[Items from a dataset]
----

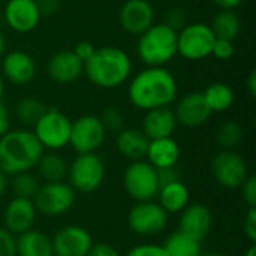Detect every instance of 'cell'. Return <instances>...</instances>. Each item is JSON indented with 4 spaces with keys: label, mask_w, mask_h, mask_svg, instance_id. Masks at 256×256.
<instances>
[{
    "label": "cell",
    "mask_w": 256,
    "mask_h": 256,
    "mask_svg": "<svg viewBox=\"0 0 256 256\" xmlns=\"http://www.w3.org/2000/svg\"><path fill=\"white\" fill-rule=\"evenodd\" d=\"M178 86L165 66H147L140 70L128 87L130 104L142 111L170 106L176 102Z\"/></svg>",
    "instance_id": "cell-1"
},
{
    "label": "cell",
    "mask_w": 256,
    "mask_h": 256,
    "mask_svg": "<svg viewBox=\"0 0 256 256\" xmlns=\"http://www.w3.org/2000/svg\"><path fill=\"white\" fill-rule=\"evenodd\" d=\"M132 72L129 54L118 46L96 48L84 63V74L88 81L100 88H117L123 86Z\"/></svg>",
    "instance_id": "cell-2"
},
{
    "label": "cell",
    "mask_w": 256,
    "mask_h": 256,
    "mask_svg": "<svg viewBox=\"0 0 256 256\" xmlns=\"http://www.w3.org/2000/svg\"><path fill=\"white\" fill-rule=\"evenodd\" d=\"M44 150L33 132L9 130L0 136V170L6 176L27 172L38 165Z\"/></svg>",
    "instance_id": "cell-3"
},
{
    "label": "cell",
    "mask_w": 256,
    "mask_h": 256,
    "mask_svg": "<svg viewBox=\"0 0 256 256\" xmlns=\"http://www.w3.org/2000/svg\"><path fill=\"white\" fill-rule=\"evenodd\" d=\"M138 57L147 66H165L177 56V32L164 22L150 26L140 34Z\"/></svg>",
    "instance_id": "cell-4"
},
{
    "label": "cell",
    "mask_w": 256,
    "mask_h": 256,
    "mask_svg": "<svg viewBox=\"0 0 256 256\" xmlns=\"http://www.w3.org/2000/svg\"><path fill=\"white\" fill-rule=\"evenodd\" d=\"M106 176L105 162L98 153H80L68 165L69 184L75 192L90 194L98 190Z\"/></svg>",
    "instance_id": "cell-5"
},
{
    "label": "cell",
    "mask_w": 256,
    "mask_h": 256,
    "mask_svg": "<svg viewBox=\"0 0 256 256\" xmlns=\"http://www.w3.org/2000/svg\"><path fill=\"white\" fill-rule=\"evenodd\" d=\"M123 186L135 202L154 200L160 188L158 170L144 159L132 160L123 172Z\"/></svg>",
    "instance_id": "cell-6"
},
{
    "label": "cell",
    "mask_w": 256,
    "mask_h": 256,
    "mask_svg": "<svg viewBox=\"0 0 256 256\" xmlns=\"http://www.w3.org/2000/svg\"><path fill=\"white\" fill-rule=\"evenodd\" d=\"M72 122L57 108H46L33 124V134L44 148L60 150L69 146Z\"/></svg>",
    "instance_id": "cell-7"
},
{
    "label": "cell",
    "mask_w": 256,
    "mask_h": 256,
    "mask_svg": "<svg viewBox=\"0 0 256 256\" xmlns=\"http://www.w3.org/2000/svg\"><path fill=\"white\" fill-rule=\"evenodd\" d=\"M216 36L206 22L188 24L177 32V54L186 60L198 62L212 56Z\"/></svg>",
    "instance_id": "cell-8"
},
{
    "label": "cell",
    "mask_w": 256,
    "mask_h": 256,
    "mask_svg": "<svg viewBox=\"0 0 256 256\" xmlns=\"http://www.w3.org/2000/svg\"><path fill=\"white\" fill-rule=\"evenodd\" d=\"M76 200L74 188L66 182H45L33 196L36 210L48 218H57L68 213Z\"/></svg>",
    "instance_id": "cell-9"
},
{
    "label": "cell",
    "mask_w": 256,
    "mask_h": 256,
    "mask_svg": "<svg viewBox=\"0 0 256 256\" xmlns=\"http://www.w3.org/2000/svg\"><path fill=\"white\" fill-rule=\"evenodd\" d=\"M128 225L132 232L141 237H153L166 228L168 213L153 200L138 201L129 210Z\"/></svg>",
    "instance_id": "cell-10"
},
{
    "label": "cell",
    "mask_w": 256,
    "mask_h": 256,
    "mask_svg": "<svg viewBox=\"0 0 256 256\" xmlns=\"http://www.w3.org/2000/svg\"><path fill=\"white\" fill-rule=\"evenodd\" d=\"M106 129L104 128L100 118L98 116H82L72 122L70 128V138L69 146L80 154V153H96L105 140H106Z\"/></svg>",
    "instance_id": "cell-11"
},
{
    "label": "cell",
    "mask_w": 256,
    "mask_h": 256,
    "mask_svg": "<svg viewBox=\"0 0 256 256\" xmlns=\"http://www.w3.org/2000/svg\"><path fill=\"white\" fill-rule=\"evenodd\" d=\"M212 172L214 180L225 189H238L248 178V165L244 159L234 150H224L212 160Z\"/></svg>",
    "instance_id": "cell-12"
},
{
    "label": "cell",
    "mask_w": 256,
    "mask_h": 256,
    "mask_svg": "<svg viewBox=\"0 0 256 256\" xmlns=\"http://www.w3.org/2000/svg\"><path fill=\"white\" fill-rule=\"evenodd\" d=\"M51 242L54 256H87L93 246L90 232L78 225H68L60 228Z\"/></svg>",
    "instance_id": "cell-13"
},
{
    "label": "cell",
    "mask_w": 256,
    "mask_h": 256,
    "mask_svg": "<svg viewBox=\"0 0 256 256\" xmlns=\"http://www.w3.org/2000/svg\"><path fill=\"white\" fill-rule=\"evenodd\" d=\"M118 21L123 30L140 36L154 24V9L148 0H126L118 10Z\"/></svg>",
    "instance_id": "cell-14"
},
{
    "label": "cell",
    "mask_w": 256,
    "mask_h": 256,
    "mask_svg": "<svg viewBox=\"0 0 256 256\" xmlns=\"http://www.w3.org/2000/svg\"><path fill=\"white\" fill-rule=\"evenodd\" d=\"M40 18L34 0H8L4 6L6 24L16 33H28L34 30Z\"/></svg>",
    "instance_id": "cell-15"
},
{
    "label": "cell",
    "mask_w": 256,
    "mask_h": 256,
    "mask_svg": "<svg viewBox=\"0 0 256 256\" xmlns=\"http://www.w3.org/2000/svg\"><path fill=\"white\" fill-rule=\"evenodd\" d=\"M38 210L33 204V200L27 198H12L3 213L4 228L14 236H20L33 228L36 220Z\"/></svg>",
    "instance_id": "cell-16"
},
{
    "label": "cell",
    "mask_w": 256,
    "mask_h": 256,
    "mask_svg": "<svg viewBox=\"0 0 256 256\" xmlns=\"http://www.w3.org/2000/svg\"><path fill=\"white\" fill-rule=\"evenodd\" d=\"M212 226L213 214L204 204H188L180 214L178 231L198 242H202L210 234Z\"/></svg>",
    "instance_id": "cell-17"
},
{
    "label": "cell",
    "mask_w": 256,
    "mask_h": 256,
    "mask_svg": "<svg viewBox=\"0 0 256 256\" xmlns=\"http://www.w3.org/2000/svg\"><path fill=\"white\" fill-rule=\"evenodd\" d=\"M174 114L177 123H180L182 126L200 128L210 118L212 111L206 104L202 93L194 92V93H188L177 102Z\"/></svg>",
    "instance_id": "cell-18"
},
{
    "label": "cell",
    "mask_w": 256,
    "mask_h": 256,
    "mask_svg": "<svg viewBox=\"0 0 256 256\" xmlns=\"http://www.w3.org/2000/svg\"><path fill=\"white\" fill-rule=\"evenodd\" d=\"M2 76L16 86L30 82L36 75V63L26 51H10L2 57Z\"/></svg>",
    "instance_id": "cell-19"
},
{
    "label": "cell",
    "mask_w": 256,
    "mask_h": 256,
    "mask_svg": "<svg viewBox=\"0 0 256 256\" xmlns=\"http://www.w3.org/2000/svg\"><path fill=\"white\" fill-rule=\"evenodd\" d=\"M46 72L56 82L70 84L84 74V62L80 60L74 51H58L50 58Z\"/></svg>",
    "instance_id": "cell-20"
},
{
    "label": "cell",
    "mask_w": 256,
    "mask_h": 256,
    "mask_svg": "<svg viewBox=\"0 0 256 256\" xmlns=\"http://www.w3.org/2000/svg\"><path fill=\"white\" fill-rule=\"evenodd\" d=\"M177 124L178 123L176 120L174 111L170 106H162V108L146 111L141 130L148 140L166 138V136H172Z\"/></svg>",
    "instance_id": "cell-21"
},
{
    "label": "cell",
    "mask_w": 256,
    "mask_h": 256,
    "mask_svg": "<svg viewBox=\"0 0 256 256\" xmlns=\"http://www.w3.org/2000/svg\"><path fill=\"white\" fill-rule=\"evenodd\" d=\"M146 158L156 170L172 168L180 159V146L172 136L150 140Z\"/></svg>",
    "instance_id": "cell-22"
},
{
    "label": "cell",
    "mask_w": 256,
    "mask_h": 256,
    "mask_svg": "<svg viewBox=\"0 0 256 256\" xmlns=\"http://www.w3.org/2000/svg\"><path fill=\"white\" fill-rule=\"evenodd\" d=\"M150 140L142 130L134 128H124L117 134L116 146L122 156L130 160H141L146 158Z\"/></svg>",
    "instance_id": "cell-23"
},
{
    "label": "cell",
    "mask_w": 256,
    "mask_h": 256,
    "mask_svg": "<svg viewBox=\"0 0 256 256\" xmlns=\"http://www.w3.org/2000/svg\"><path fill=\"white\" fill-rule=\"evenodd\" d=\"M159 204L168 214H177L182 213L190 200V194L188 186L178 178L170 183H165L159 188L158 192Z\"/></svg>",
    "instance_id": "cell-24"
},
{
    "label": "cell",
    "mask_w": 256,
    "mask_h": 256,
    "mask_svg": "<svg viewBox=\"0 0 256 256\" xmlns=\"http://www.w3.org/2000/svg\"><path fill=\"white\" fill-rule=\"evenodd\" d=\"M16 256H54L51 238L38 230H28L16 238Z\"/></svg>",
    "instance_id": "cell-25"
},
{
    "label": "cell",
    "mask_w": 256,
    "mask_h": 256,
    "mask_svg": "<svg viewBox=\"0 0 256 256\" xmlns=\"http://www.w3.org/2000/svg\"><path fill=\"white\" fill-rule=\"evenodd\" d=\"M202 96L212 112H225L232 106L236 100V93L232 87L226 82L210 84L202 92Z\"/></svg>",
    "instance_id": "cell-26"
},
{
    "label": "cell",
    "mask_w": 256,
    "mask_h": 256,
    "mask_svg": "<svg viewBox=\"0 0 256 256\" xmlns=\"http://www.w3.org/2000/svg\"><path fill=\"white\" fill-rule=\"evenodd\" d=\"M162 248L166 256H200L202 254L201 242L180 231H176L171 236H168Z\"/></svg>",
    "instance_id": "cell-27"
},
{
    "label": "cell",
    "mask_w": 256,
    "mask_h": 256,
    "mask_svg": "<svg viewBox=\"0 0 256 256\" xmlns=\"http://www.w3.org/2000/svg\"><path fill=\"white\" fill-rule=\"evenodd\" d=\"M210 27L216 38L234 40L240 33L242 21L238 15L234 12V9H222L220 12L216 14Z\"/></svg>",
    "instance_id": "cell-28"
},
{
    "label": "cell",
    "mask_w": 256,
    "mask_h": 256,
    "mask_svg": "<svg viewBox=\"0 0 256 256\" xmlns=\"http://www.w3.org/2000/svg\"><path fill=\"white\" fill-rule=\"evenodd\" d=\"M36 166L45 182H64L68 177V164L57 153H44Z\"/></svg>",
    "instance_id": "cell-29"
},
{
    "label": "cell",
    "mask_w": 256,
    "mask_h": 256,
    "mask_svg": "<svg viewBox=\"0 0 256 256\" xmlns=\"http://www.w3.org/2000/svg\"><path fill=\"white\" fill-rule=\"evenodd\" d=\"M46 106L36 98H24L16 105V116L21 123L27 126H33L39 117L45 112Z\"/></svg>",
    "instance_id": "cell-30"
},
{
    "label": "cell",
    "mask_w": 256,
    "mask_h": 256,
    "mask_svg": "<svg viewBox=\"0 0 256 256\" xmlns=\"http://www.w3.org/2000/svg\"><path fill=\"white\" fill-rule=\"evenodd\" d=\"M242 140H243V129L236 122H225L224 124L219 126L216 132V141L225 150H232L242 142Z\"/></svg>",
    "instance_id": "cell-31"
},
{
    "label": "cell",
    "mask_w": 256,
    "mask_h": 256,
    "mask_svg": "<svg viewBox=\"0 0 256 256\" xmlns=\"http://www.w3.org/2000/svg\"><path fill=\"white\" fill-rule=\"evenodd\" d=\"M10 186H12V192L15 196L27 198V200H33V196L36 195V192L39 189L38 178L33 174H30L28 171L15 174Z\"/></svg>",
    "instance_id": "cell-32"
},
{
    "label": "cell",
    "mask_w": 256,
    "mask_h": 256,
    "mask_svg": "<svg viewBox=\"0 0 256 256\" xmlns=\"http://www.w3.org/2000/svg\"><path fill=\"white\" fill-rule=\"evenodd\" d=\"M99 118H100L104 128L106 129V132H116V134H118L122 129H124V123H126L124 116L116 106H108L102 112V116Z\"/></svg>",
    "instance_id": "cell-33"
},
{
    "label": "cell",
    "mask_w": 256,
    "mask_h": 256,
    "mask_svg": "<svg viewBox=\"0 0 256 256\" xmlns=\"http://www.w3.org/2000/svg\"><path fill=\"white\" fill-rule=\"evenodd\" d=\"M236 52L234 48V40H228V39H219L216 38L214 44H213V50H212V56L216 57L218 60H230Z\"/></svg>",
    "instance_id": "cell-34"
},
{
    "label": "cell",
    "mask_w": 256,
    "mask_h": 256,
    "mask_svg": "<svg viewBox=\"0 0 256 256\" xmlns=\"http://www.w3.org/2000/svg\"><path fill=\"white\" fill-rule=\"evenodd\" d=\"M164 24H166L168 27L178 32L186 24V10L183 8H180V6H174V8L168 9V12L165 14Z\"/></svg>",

----

* **The request**:
Please format the data as a Markdown table with the columns Row and Line, starting at the first line of the data and stopping after the line that contains "86L165 66H147L140 70L128". Leave out blank lines and the pictures.

* **Exercise output**:
| Row | Line |
|---|---|
| 1 | Detect every instance of 'cell'. Return <instances>...</instances>. Each item is JSON indented with 4 spaces with keys: label, mask_w, mask_h, mask_svg, instance_id. Masks at 256×256. |
| 2 | <instances> |
| 3 | [{ |
| 4 |     "label": "cell", |
| 5 |     "mask_w": 256, |
| 6 |     "mask_h": 256, |
| 7 |     "mask_svg": "<svg viewBox=\"0 0 256 256\" xmlns=\"http://www.w3.org/2000/svg\"><path fill=\"white\" fill-rule=\"evenodd\" d=\"M178 86L165 66H147L140 70L128 87L130 104L142 111L170 106L176 102Z\"/></svg>", |